A Salmon Arm woman sentenced to life in prison with no chance of parole for seven years for the 2008 murder of her boyfriend has been granted escorted temporary absences in the community.

Now 28, Monica Sikorski was 17 when she plotted the shooting death of a 22-year-old man with whom she was involved romantically.

Tyler Myers was found dead in a Salmon Arm schoolyard. Court heard Sikorski arranged for her other boyfriend, a 16-year-old classmate, to obtain a gun and ambush Myers.

On Nov. 21, 2008, Sikorski met Myers and walked him into the Bastion Elementary schoolyard, where the 16-year-old gunman, who cannot be named under the Youth Criminal Justice Act, was hiding in a stand of trees.

The teen shot Myers once from the trees, then emerged and delivered two additional shots, including one to the back of Myers’ head at the urging of Sikorski.

The gunman, who cannot be named because he was sentenced as a youth, was in 2017 sent to prison for six years. Sikorski can be named because she was sentenced as an adult.

During the gunman’s trial, Sikorski was described as the mastermind behind the plot to kill Myers. She was painted as manipulative and controlling. The judge described the gunman as an emotionally vulnerable teenager.

After the murder, the romantic relationship between Sikorski and the gunman dissolved. Sikorski then began dating Myers’ best friend.

Read more: Judge gives killer a youth sentence

Read more: Accused man describes how and why he shot and killed Tyler Myers

Read more: Was Tyler Myers’ killing premeditated?

Sikorski and the gunman were not arrested until 2012, following an elaborate RCMP Mr.

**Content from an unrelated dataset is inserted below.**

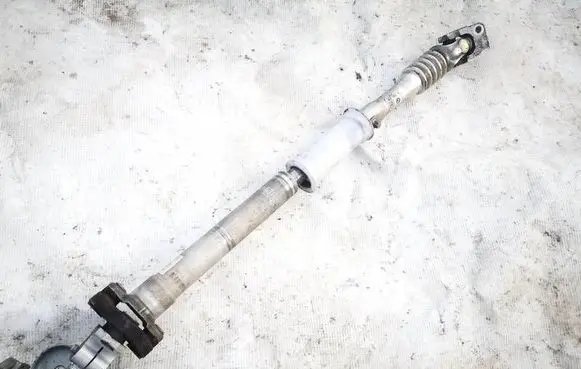 BMW 5 GT F07 Steering column universal joint 6776109 6790490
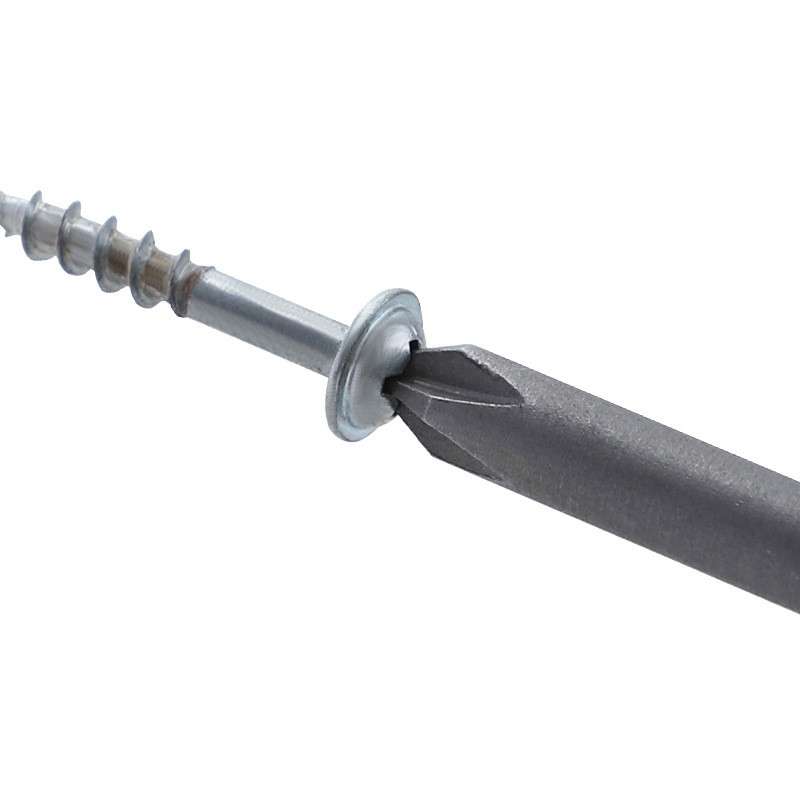 12 PCS / Set Screwdriver Bit With Magnetic S2 Alloy Steel Electric Screwdriver, Specification:3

Big operation. The undercover investigation targeted Sikorski. Officers posing as high-ranking gangsters convinced her she was being recruited into a powerful criminal organization. She confessed her part in Myers’ murder to an undercover Mountie she thought was one of the gang’s leaders.

According to Parole Board of Canada documents, Sikorski will be allowed on escorted temporary absences from prison until September 2020. The documents state the absences are for personal development, but the reason behind them is redacted.

While on absences, Sikorski will not be allowed to consume or possess drugs, alcohol or tobacco. She will also be barred from having any contact with any of Myers’ relatives.

Another condition requires Sikorski to report all intimate relationships to her parole supervisor.

She is expected to become eligible for parole in 2023, the same year the gunman is slated to be released from prison.

Sikorski was sentenced in December 2016 and apologized in court to Myers’ friends and family, many of whom were in the gallery.

Donna Linklater, the common-law spouse of Myers’ deceased father, refused to accept Sikorski’s apology.

“I thought it was a false apology,” she told KTW at the time. “She could have come forward two days, two weeks, two months after and said she was sorry and she didn’t.”

Barbara Myers, the victim’s mother, said at the time she was happy with the apology and the outcome.

“I’m satisfied with it,” she said. “What made an impression on me is Monica addressed me personally and expressed her heartfelt remorse.”

Myers said she hugged the mother of the gunman prior to the sentencing hearing.

“I have no hard feelings toward her family,” she said.

“They’re good people. I feel bad for the family.”